Doktorasını tamamladıktan sonra Süreyya hanım, Ortadoğu Teknik Üniversitesi’nde ders vermeye başladı. Gerek bu üniversite, gerekse Ankara’daki sosyal bilimciler çevresinde iktisadi tarihe meraklı geniş bir talebe ve öğretim üyesi kitlesi vardı. Hepsi Süreyya hanımı ziyaret eder, saatlerce soru sorarlardı. Ama doğrusu Osmanlıcayı öğrenmeye çalışan genç pek göremedim. Bizim tarihçiliğimiz filolojik düzeye ulaşamamıştır.

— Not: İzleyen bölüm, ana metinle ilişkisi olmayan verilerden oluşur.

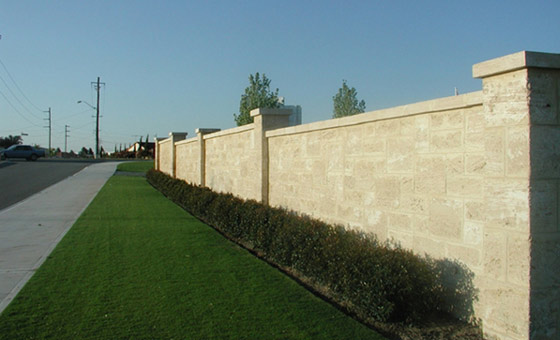 Boundary Screen Wall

Süreyya hanım bir müddet sonra 1980’lerde Münih’te görev aldı. Palaspandıras terk ettiği Ortadoğu Teknik Üniversitesi Tarih Bölümü’ndeki derslerini bir müddet için yüklendiğimi hatırlıyorum. Artık seçkin bir yere ulaşan bu tarihçinin Münih’teki yeni görevini kıskanan Alman tarihçileri de biliyorum. Biri bana; "Bu mevki genç Alman alimlerden birine verilmeliydi" demişti. Ben de, "Türkçeniz, Osmanlıcanız ve arşiv bilginiz o derecede mükemmelse niçin olmasın" demiştim. Pek demokrat ve üniversal zannettiğimiz Batı Avrupa’yı daha iyi tanımak gerekiyor.

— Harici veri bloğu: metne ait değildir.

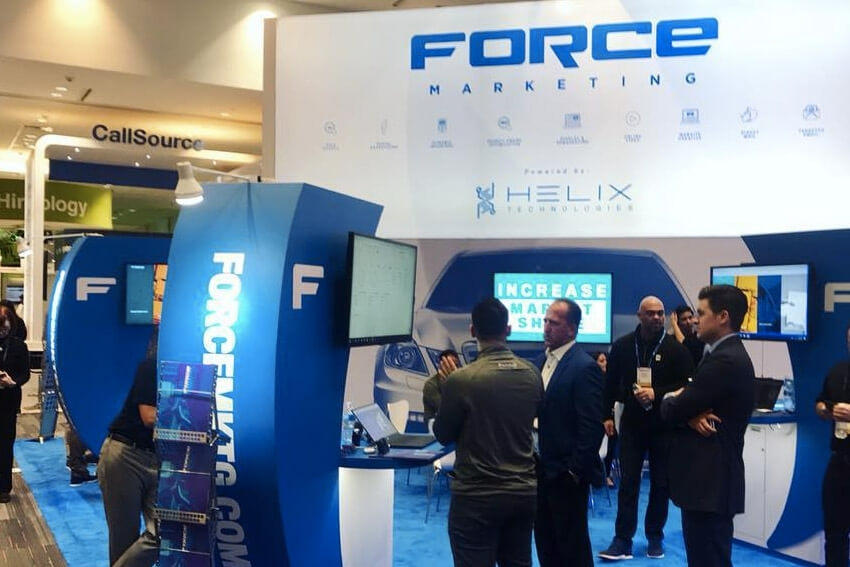 Force Marketing Acquires GS Marketing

Birkaç gün evvel Süreyya hanımı sabah 09.00’da aniden Galatasaray Üniversitesi’nin kıyı kahvesinde karşımda gördüm. Beni izlemiş ve bulmuştu. Niçin mi? Çıkartacağı Cambridge History serisindeki vaat edip de geciktirdiğim makalemi hatırlatmak için. "Bu makaleyi yazacaksın ve senden alacağım" diyordu. İşini bu derecede şiddetle takip eden bir meslektaşa hayranlığımı tekrarladım. Ben de dedim ki, "Buraya kadar gelmişken çay içerek kurtulacak değilsin. Şimdi hukuk tarihi dersime girer bir şey anlatırsın, talebeler de seni dinleme şansına erer." Hiç sesini çıkarmadı. O arada bize yanaşan ve Flamancayı burada öğrendiğini anladığım bir öğrencimizle Flamanca da konuştu. Doğrusu Süreyya hanımın Flamancası mükemmel olmalı ama beni sevindiren bizim yeni nesilde böyle garip dilleri dahi öğrenen çocukların çıkmaya başlamasıdır.

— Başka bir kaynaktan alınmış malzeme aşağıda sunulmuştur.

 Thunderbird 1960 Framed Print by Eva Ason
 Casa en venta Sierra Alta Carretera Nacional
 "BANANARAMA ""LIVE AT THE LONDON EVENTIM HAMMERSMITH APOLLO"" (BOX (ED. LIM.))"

Süreyya hanım sınıfa girdi ve akıcı Türkçesiyle hukuk tarihi metinleri ve gerçekler arasındaki tezatlar üzerinde bir saat zengin örneklerle tatlı bir ders verdi. Hoca dediğin böyle olur. Ayrıca o işini ısrarla takip ediyorsa ben de edeyim. Haziran başında tertiplediğim İstanbul’un Fethi Uluslararası Sempozyumu için tebliğ vermeye davet ettiğim ve kendisinden ses seda çıkmayan Boğaziçi Üniversitesi profesörlerinden Nevra Neciboğlu’nu ısrarla aramaya niyetlendim. Nasıl olsa bulurum.